TEXT SHOWN:

--- Start ---

How 'Moana' Gets Female Protagonists Right Better Than Any Other Movie

The 2016 Disney film Moana puts in a lot of heavy lifting in order to run the subtext of feminism in its very fun adventure featuring a talented, intelligent, and headstrong female role model. Even though Disney created a slew of wonderful films in the 20th century, it fell into a storytelling miasma for a little while that made it seem like the production company that brought audiences The Lion King and The Little Mermaid was stuck in a princess loop. Moana takes everything you think you know about the structure of a Disney film and subverts it at every possible moment. From its lack of a romantic lead, to the counter rhythms that run through the film’s excellent songs. Disney’s Moana truly understands young female protagonists.

There aren’t any wasted moments in Moana, a film that feels like it was created simply to offer audiences a look at a world where the hero’s journey wasn’t defined by hulking men who brandish 50-pound swords. The best thing about Moana’s film full of strong females and the men who respect them is that you don’t have to be a young girl to enjoy it. Its messages of perseverance, taking life as it comes, and using your noggin can be applied to anyone, no matter what gender they identify as. Moana has set the bar for female protagonists in film; lets hope Disney’s following films rise to the challenge.

--- End ---

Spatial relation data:
--- Start ---

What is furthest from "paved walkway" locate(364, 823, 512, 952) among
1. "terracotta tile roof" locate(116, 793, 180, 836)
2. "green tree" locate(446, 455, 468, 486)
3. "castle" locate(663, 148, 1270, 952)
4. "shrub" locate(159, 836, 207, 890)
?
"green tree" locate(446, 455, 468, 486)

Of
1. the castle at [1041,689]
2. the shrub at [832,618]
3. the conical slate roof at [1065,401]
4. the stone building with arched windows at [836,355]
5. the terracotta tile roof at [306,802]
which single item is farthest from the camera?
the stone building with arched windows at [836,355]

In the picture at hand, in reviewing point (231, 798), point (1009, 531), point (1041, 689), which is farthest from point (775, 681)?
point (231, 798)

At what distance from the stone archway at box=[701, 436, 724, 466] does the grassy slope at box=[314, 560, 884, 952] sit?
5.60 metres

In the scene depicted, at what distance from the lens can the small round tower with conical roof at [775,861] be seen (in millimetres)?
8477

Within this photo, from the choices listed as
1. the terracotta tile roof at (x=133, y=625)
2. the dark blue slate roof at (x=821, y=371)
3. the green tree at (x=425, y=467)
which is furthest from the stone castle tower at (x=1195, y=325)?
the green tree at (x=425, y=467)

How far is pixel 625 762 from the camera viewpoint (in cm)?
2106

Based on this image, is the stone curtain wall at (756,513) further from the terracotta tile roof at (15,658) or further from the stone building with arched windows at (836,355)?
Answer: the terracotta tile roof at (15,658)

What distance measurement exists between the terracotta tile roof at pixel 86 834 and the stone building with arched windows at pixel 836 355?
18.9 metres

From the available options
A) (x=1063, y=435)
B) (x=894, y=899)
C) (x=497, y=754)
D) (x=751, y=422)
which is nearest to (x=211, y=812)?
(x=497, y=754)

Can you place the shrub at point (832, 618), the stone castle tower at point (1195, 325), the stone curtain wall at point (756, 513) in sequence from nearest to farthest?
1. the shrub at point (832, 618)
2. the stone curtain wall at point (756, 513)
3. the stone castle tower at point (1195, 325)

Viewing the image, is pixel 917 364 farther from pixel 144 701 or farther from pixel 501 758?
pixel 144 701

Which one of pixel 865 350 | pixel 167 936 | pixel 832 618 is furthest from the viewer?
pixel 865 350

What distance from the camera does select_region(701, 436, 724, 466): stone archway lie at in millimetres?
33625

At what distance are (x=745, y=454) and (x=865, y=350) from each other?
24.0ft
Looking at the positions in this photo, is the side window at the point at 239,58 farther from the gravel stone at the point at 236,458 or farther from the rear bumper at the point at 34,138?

--- End ---

EXERCISE TASK: Reproduce word for word the passage of the Moana article above, from "The 2016 Disney" up to and including "young female protagonists.".

CORRECT ANSWER:
The 2016 Disney film Moana puts in a lot of heavy lifting in order to run the subtext of feminism in its very fun adventure featuring a talented, intelligent, and headstrong female role model. Even though Disney created a slew of wonderful films in the 20th century, it fell into a storytelling miasma for a little while that made it seem like the production company that brought audiences The Lion King and The Little Mermaid was stuck in a princess loop. Moana takes everything you think you know about the structure of a Disney film and subverts it at every possible moment. From its lack of a romantic lead, to the counter rhythms that run through the film’s excellent songs. Disney’s Moana truly understands young female protagonists.